Please reproduce the entries that follow without a single difference.
__________________________________________________
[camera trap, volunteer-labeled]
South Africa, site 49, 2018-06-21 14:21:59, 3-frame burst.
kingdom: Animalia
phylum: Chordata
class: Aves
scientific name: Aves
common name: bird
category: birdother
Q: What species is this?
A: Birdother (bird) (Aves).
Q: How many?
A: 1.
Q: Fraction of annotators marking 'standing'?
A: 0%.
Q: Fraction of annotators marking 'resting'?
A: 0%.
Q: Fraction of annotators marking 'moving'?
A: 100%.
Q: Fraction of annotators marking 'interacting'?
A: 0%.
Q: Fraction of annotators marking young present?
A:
__________________________________________________
Written solution:
[camera trap, volunteer-labeled]
South Africa, site 49, 2018-06-21 14:21:59, 3-frame burst.
kingdom: Animalia
phylum: Chordata
class: Aves
scientific name: Aves
common name: bird
category: birdother
Q: What species is this?
A: Birdother (bird) (Aves).
Q: How many?
A: 1.
Q: Fraction of annotators marking 'standing'?
A: 0%.
Q: Fraction of annotators marking 'resting'?
A: 0%.
Q: Fraction of annotators marking 'moving'?
A: 100%.
Q: Fraction of annotators marking 'interacting'?
A: 0%.
Q: Fraction of annotators marking young present?
A:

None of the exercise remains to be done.